Marijuana is safer than many other illicit substances like cocaine or opioids, but that doesn’t mean it’s 100% safe. Research suggests that children may face greater mental health risks, such as worsening depression and anxiety, attention and memory problems, and cannabis use disorders, than children. adults, because their brains are still developing.
In some cases, cannabis can even land children in the hospital. Dr. Willough Jenkins, a psychiatrist at Rady Children’s Hospital in San Diego, California’s largest children’s hospital, says he’s seen a dramatic increase in the number of older children being hospitalized after using cannabis over the past five years. She now sees several teenage patients a week with cannabis hyperemesis syndrome, a condition involving severe vomiting caused by prolonged exposure to cannabis, which puts people at risk for weight loss, dehydration and malnutrition. Patients are usually treated with IV fluids or, in extreme cases, feeding tubes.
Jenkins also sees two or three cases a month in which cannabis use appears to have triggered a psychotic episode. “You have a young person who comes to the hospital very confused, usually very disoriented, not knowing where he is, mind-blowing,” she says. “These young people arrive without being able to eat, without being able to go to the toilet.”
How should I talk to my child about cannabis?
Building trust with your children and creating a “sense of safety” is key, says Emily Jenkins, who researches substance use in youth and is an associate professor in the School of Nursing at the University of Ottawa. University of British Columbia in Canada (and not related to Dr. Willough Jenkins). Ideally, you can avoid a specific, serious discussion about this, as that could very well turn a teenager off anything you say – it’s best to approach these conversations more frequently and in a more casual way, like when marijuana is mentioned in a TV show.
“We can create an open space where young people feel safe to disclose their considerations and decision-making practices around substance or cannabis use,” she says. If parents are too harsh when talking about cannabis, or, on the other hand, if they are too permissive, children may find themselves “with no one to turn to when they need guidance or advice. “, she says.
How can I help my child make their cannabis use safer?
Emily Jenkins notes that Canada, where she lives and which has legalized cannabis, has a list of guidelines designed to make cannabis use safer. In particular, she says, parents should recognize that the greatest risks arise when children are younger — under 16, according to Canadian guidelines — and use cannabis too frequently (daily or nearly daily). Jenkins adds that choosing cannabis products that are low in THC (experts often classify a THC level of 15% or more as high potency) as well as avoiding smoking to avoid inhaling carcinogens, can also to help.
California psychiatrist Dr. Willough Jenkins says she sometimes works with adolescent patients to adopt healthier ways of smoking, such as reducing the amount they smoke or the time they spend using cannabis.
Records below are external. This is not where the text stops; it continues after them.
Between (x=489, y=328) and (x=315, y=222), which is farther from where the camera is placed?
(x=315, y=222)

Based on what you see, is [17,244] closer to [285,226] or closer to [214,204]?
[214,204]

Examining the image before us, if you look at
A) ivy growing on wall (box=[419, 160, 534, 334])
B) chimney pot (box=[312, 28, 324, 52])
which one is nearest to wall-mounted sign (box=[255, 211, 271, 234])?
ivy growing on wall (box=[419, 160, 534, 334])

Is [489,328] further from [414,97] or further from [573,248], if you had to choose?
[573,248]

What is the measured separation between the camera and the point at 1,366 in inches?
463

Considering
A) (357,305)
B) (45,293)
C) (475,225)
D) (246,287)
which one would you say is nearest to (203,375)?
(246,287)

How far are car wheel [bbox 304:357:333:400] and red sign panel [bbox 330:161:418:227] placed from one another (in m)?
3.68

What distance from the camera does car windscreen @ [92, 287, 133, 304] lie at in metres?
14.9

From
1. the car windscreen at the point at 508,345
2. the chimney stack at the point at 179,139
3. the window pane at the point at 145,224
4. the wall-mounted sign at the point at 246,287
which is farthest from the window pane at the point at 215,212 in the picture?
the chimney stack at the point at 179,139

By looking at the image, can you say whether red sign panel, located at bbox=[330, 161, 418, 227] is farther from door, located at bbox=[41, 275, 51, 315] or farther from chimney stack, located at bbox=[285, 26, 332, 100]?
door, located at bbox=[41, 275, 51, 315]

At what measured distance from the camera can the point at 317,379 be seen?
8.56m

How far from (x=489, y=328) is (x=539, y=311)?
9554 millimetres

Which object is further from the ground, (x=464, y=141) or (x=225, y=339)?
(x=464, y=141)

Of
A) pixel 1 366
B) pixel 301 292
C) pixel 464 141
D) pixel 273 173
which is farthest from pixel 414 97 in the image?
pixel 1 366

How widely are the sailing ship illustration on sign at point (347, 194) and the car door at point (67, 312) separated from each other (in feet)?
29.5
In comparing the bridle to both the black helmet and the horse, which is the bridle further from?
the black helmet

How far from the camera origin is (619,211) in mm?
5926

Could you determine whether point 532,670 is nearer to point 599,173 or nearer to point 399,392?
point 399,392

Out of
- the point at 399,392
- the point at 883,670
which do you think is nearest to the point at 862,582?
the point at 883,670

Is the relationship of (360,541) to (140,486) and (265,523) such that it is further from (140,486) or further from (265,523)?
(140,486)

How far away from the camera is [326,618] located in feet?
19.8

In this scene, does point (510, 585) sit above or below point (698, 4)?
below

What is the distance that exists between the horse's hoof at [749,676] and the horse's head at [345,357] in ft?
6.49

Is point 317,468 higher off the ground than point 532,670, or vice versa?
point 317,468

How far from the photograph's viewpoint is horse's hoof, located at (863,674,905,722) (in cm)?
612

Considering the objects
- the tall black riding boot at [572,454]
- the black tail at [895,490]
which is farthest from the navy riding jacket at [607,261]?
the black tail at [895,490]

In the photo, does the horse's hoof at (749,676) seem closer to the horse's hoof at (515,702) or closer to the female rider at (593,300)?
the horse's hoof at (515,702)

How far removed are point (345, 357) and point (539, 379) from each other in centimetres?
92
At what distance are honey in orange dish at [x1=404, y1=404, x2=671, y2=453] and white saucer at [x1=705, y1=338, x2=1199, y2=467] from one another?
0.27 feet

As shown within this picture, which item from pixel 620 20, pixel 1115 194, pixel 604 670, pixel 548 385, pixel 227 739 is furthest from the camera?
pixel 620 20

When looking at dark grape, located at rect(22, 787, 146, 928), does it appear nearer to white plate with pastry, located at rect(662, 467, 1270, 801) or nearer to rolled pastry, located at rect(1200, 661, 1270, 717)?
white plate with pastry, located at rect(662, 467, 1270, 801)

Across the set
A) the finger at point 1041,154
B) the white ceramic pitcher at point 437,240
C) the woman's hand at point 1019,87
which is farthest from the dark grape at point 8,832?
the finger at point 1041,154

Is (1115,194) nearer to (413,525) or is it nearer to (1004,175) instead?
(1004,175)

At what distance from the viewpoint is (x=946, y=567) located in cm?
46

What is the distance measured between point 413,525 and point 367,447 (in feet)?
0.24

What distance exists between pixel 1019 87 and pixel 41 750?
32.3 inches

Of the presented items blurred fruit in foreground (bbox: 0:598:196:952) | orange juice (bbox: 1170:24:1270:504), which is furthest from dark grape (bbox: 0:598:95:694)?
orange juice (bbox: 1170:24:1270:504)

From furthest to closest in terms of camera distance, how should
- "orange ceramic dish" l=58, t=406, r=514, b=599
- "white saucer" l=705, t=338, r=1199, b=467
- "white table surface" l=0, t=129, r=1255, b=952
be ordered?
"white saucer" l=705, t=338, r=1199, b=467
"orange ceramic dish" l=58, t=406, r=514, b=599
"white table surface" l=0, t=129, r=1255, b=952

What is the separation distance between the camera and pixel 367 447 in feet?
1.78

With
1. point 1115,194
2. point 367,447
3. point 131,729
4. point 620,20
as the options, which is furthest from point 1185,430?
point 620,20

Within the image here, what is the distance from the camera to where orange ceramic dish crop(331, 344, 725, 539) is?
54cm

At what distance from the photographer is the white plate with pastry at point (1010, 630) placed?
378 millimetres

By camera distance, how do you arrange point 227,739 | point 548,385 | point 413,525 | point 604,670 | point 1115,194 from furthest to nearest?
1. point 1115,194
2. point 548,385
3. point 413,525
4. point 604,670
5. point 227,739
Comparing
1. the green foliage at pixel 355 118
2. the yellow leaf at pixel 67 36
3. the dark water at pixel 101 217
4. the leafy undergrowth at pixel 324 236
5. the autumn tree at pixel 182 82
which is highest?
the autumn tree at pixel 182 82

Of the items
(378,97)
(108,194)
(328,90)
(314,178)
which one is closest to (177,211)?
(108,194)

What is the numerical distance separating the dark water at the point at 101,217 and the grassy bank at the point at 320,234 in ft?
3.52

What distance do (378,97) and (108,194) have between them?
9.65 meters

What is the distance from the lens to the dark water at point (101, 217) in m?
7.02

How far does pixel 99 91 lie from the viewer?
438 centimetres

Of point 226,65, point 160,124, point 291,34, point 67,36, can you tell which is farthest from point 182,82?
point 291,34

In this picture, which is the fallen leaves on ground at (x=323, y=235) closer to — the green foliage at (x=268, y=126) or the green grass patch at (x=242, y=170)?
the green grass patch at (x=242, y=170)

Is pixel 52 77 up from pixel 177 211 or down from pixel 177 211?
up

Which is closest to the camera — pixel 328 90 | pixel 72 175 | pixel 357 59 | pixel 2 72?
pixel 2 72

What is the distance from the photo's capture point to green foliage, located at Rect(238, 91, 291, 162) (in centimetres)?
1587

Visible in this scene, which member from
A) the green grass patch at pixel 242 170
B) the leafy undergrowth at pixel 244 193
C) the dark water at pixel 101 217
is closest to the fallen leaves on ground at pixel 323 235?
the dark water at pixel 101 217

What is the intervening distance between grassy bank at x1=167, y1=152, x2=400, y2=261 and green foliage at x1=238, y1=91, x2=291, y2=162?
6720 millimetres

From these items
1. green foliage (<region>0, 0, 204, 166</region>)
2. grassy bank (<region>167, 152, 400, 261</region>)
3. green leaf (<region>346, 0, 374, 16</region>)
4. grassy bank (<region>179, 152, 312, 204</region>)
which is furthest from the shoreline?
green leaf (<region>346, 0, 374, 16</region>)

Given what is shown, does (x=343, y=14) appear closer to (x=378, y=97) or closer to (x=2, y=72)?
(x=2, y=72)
Some children also use marijuana to cope with mental health issues, such as depression or anxiety, and may need help treating their underlying condition. Experts generally agree that parents should watch for red flags that their child’s cannabis use is spiraling out of control, such as missing school or showing up drunk; excessive cough; or acting paranoid. It is also essential that some adolescents do not use cannabis at all, including children with conditions like cystic fibrosis, who take other medications and may be at risk for dangerous drug interactions, or who have a family history of psychosis.
Jenkins points out that cannabis use is not “safe”. While it doesn’t attract most hospital users, it does come with some very real risks, including addiction. However, when she encounters a patient who uses a lot of cannabis, she does what she can to help make their use safer. “If I told them you can’t use marijuana, they’d say ‘see you later,’ which isn’t what I want,” she says. “So while I hope they get to a place where they don’t need to use marijuana, I’m working with them where they are.”